Was this a fair comparison? Not completely. Nix package manager is built to maximize reproducibility, while Conda used by RCC promises more like “best effort” for it. Also, jupyterWith is clearly desiged to support even complex JupyterLab environments with multiple kernels. Meanwhile my current use case required only one kernel at time, and mostly based on Python. Therefore installing kernel packages into the same environment with JupyterLab itself is feasible.

That said, RCC tries its best to make the environment as reproducible as possible with Conda.
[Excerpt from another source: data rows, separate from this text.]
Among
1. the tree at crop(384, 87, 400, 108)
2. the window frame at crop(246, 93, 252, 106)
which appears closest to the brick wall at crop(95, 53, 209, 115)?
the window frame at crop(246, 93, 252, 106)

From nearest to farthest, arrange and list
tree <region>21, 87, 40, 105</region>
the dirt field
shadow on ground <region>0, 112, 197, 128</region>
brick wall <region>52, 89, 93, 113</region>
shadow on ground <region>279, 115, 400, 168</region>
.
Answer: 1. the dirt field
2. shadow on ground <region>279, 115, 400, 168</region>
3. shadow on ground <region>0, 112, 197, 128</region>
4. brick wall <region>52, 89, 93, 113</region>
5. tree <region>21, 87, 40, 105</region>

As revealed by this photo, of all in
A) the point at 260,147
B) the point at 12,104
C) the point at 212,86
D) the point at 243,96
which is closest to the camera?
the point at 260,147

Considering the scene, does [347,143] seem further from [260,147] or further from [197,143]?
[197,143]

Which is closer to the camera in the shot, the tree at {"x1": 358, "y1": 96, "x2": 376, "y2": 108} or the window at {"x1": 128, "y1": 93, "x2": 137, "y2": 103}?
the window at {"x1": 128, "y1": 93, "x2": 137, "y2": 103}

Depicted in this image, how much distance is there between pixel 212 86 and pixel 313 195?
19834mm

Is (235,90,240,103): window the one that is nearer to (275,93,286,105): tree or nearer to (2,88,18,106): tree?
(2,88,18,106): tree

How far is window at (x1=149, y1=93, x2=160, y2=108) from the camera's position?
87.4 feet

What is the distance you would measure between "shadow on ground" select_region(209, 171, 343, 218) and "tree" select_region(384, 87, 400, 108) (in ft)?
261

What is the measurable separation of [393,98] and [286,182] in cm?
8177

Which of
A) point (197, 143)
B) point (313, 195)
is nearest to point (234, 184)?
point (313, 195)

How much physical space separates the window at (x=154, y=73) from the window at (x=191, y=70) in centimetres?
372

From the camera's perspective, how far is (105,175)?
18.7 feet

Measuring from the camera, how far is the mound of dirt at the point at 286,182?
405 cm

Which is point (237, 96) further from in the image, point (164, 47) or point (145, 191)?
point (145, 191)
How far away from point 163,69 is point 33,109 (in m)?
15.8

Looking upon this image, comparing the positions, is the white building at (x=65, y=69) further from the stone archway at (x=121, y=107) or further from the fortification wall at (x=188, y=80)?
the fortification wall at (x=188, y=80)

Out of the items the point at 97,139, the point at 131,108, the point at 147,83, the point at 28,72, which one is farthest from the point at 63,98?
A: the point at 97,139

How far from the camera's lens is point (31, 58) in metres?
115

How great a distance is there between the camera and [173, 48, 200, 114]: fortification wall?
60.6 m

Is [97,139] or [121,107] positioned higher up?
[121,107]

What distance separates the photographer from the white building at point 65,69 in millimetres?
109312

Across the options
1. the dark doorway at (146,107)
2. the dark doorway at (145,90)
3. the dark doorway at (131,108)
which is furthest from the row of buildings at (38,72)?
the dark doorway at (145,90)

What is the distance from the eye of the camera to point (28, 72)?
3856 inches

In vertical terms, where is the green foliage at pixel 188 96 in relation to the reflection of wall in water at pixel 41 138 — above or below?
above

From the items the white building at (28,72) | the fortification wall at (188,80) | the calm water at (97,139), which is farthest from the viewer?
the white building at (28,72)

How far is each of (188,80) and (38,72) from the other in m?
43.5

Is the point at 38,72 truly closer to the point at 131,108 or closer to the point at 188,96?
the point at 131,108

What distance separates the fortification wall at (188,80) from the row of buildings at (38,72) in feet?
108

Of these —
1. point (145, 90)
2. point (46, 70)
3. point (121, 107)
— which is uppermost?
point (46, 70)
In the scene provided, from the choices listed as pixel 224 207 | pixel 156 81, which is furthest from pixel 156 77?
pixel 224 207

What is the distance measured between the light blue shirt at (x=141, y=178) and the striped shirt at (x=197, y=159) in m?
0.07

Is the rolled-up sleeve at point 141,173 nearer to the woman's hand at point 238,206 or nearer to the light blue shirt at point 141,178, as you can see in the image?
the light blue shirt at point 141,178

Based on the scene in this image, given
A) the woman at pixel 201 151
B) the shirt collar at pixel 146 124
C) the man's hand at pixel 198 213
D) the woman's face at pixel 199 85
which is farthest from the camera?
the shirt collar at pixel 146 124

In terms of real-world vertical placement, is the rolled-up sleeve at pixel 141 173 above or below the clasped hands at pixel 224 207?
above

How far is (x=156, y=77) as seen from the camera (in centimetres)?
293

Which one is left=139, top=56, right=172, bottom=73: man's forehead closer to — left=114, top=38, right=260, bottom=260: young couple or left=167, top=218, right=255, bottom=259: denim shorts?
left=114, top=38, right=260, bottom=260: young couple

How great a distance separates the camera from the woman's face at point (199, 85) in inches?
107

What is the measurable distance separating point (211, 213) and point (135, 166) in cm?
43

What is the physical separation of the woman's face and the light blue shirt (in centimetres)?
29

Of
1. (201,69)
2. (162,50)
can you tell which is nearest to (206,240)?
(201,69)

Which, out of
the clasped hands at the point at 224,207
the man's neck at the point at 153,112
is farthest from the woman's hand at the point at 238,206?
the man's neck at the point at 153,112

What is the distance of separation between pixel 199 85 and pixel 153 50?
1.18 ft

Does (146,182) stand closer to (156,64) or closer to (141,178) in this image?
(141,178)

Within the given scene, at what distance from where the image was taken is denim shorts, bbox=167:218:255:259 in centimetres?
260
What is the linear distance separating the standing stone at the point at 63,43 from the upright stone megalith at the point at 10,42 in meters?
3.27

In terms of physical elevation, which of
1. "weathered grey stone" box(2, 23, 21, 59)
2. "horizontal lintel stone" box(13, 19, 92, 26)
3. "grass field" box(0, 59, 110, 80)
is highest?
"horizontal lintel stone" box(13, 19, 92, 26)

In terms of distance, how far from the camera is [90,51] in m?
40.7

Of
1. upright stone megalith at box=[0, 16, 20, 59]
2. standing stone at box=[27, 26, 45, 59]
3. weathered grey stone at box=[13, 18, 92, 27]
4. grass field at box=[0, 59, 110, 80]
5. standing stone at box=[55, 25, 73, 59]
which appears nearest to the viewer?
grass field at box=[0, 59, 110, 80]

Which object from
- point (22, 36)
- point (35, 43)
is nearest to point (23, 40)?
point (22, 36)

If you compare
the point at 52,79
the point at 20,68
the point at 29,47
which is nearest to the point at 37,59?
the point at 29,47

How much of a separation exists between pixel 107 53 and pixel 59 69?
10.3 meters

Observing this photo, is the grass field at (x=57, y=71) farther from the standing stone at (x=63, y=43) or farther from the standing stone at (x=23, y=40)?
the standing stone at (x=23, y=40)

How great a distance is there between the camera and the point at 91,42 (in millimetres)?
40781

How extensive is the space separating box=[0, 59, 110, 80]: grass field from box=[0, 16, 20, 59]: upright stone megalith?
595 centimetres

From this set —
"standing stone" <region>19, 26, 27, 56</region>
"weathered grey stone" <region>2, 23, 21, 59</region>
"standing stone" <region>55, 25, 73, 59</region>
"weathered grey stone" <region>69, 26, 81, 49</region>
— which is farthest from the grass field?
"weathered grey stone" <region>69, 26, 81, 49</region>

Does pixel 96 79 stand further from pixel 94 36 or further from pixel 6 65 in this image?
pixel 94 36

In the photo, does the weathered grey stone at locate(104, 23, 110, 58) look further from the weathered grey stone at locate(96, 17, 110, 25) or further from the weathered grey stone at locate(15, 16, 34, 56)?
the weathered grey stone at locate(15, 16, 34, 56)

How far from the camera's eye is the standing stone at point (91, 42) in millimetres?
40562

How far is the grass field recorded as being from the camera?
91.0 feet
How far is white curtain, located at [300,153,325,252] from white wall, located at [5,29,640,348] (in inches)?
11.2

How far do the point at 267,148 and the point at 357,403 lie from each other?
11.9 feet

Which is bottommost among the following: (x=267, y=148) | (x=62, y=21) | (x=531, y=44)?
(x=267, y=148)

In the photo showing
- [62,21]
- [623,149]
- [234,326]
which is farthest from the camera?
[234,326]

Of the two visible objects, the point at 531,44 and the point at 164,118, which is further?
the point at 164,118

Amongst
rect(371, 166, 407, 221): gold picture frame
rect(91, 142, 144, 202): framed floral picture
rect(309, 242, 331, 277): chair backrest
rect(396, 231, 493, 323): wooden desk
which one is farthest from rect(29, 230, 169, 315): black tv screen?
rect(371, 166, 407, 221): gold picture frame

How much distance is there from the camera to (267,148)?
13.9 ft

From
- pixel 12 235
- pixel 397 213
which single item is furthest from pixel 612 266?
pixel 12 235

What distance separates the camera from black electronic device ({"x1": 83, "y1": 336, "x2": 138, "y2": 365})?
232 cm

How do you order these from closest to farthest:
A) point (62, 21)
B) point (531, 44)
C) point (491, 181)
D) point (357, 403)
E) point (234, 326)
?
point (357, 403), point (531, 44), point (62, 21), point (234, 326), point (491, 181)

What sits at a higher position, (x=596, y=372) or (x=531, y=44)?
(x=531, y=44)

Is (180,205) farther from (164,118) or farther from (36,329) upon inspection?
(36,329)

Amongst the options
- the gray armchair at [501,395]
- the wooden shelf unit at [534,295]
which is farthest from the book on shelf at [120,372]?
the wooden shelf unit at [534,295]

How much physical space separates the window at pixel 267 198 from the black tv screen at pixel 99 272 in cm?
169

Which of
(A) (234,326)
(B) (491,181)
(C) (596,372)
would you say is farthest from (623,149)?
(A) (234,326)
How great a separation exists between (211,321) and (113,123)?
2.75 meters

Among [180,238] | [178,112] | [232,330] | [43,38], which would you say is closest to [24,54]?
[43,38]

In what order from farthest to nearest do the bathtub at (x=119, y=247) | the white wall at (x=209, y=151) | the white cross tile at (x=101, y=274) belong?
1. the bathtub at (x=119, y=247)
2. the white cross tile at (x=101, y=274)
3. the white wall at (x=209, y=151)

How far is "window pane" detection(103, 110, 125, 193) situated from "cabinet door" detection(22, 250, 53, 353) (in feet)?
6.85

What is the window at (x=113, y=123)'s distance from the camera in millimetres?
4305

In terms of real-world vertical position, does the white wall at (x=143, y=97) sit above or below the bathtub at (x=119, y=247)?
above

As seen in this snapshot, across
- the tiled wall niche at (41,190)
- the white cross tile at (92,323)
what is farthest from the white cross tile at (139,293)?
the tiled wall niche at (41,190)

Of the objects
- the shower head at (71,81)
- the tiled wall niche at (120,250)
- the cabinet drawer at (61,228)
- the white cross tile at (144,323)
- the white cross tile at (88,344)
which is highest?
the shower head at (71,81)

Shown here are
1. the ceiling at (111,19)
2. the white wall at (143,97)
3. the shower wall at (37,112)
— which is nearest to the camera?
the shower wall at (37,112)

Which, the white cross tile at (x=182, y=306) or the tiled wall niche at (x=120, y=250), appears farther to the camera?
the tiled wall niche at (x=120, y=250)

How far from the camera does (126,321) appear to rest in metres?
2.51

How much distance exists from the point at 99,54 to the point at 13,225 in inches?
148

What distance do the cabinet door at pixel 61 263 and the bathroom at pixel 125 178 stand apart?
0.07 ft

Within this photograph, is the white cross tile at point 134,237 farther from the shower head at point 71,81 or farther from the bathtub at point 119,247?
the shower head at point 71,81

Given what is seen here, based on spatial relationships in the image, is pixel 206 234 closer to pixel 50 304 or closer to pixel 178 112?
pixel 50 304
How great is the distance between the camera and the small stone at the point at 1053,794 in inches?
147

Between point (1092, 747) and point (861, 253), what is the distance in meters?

When rcc task run is run with ambiquous conda.yaml, it also generates environment_[system]_[arch]_freeze.yaml (e.g. environment_linux_amd64_freeze.yaml) with all the installed packages:

- conda-forge
- _libgcc_mutex=0.1
- _openmp_mutex=4.5
- anyio=3.6.2
- argon2-cffi=21.3.0
- argon2-cffi-bindings=21.2.0
- asttokens=2.2.1
- attrs=22.1.0
- babel=2.11.0
- backcall=0.2.0
- backports=1.0
- backports.functools_lru_cache=1.6.4
- beautifulsoup4=4.11.1
- bleach=5.0.1
- brotlipy=0.7.0
- bzip2=1.0.8
- ca-certificates=2022.12.7
- certifi=2022.12.7
- cffi=1.15.1
- charset-normalizer=2.1.1
- cryptography=38.0.4
- debugpy=1.6.4
- decorator=5.1.1
- defusedxml=0.7.1
- entrypoints=0.4
- executing=1.2.0
- flit-core=3.8.0
- idna=3.4
- importlib-metadata=5.1.0
- importlib_resources=5.10.1
- ipykernel=6.14.0
- ipython=8.4.0
- ipython_genutils=0.2.0
- jedi=0.18.2
- jinja2=3.1.2
- json5=0.9.5
- jsonschema=4.17.3
- jupyter_client=7.4.8
- jupyter_core=5.1.0
- jupyter_events=0.5.0
- jupyter_server=2.0.1
- jupyter_server_terminals=0.4.2
- jupyterlab=3.5.1
- jupyterlab_pygments=0.2.2
- jupyterlab_server=2.16.5
- ld_impl_linux-64=2.39
- libffi=3.4.2
- libgcc-ng=12.2.0
- libgomp=12.2.0
- libnsl=2.0.0
- libsodium=1.0.18
- libsqlite=3.40.0
- libstdcxx-ng=12.2.0
- libuuid=2.32.1
- libzlib=1.2.13
- markupsafe=2.1.1
- matplotlib-inline=0.1.6
- mistune=2.0.4
- nbclassic=0.4.8
- nbclient=0.7.2
- nbconvert=7.2.6
- nbconvert-core=7.2.6
- nbconvert-pandoc=7.2.6
- nbformat=5.7.0
- ncurses=6.3
- nest-asyncio=1.5.6
- notebook=6.5.2
- notebook-shim=0.2.2
- openssl=3.0.7
- packaging=22.0
- pandoc=2.19.2
- pandocfilters=1.5.0
- parso=0.8.3
- pexpect=4.8.0
- pickleshare=0.7.5
- pip=22.3.1
- pkgutil-resolve-name=1.3.10
- platformdirs=2.6.0
- prometheus_client=0.15.0
- prompt-toolkit=3.0.36
- psutil=5.9.4
- ptyprocess=0.7.0
- pure_eval=0.2.2
- pycparser=2.21
- pygments=2.13.0
- pyopenssl=22.1.0
- pyrsistent=0.19.2
- pysocks=1.7.1
- python=3.10.8
- python-dateutil=2.8.2
- python-fastjsonschema=2.16.2
- python-json-logger=2.0.1
- python_abi=3.10
- pytz=2022.6
- pyyaml=6.0
- pyzmq=24.0.1
- readline=8.1.2
- requests=2.28.1
- send2trash=1.8.0
- setuptools=65.5.1
- six=1.16.0
- sniffio=1.3.0
- soupsieve=2.3.2.post1
- stack_data=0.6.2
- terminado=0.15.0
- tinycss2=1.2.1
- tk=8.6.12
- tomli=2.0.1
- tornado=6.2
- traitlets=5.7.1
- typing_extensions=4.4.0
- tzdata=2022g
- urllib3=1.26.13
- wcwidth=0.2.5
- webencodings=0.5.1
- websocket-client=1.4.2
- wheel=0.38.4
- xz=5.2.6
- yaml=0.2.5
- zeromq=4.3.4
- zipp=3.11.0
- pip:
  - arrow==1.2.3
  - backports.functools-lru-cache==1.6.4
  - docutils==0.19
  - fastjsonschema==2.16.2
  - flit_core==3.8.0
  - fqdn==1.5.1
  - importlib-resources==5.10.1
  - ipython-genutils==0.2.0
  - ipywidgets==8.0.3
  - isoduration==20.11.0
  - jsonpointer==2.3
  - jupyter-events==0.5.0
  - jupyterlab-pygments==0.2.2
  - jupyterlab-robotmode==0.3.1
  - jupyterlab-widgets==3.0.4
  - lunr==0.6.2
  - notebook_shim==0.2.2
  - Pillow==9.3.0
  - pkgutil_resolve_name==1.3.10
  - prometheus-client==0.15.0
  - pure-eval==0.2.2
  - rfc3339-validator==0.1.4
  - rfc3986-validator==0.1.1
  - robotframework==6.0.1
  - robotkernel==1.6
  - stack-data==0.6.2
  - uri-template==1.2.0
  - webcolors==1.12
  - widgetsnbextension==4.0.4

Adding this to robot.yaml:

    shell: jupyter lab
- environment_linux_amd64_freeze.yaml

should help the environment to build and run with the same version also on other machines.

P.S. You may disable RCC telemetry with rcc configuration identity -t.

P.P.S. Check RCC authors Tips, tricks, and recipies for more interesting features and use cases.